New Jersey Governor Phil Murphy signed an executive order [text, PDF] on Wednesday to expand access to medical marijuana in the state.
The order, signed one week after Murphy took office, seeks to remove barriers to access for individuals with “debilitating medical conditions” that may be successfully treated with medical marijuana.
The Department of Health and Board of Medical Examiners are now required to complete a review of New Jersey’s medical marijuana program within 60 days and to recommend which rules and regulations should be added or eliminated from existing law. In addition, Murphy seeks to remove the stigma from doctors prescribing medical marijuana. Under the current law, doctors have to publicly register as a physician who prescribes marijuana, which further perpetuates the stigmas surrounding its prescription. Finally, Murphy asked for the review to include an updated list of conditions in which a marijuana prescription may be appropriate and to give physicians more discretion in prescribing it.

Stored data entries:
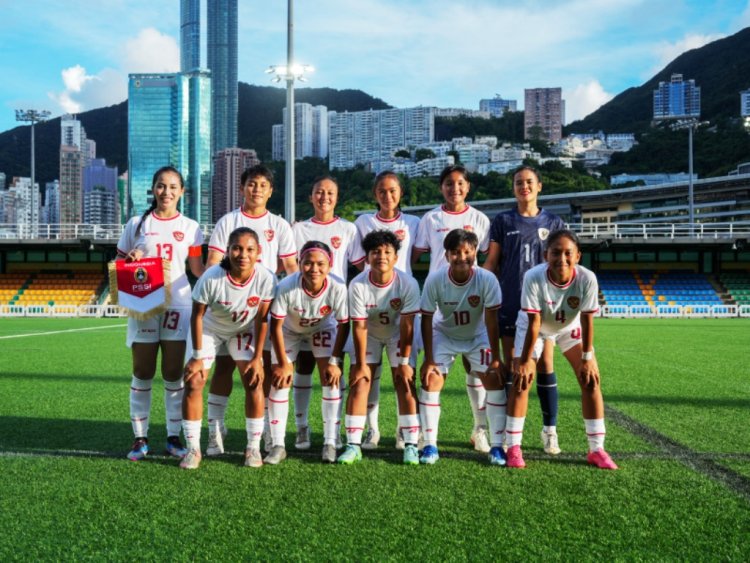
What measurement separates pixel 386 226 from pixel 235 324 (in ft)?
4.80

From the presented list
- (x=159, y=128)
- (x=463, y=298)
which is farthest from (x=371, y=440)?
(x=159, y=128)

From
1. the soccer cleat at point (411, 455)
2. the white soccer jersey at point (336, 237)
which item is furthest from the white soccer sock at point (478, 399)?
the white soccer jersey at point (336, 237)

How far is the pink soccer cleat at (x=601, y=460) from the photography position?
12.4ft

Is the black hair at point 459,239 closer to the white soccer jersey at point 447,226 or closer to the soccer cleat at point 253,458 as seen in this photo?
the white soccer jersey at point 447,226

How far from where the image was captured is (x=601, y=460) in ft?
12.5

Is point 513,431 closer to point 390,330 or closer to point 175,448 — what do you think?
point 390,330

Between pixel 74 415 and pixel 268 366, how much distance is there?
2325 millimetres

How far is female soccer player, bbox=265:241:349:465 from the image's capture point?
157 inches

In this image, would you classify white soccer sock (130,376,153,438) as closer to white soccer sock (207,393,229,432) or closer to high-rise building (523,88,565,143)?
white soccer sock (207,393,229,432)

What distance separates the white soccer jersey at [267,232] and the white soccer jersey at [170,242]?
190 mm

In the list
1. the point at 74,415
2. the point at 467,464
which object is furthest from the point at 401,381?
the point at 74,415

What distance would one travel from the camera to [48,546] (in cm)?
257

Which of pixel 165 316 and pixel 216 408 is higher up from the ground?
pixel 165 316

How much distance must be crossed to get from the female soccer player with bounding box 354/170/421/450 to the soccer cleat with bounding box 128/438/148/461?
1.51 metres
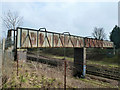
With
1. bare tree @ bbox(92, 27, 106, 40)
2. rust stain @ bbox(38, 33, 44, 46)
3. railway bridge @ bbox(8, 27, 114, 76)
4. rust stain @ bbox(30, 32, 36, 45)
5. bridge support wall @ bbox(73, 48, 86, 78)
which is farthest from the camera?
bare tree @ bbox(92, 27, 106, 40)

• _WHAT IS REQUIRED_
Pick up the report on New Jersey's medical marijuana executive order after its last sentence and continue it. The records have nothing to do with this.

• _ANSWER BOX_
Murphy stated in a press release [text]:
We cannot turn a deaf ear to our veterans, the families of children facing terminal illness, or to any of the other countless New Jerseyans who only wish to be treated like people, and not criminals. And, doctors deserve the ability to provide their patients with access to medical marijuana free of stigmatization.
He went on to say that his goal is to modernize the 8-year-old law, implementing the extensive research conducted since the law’s passage.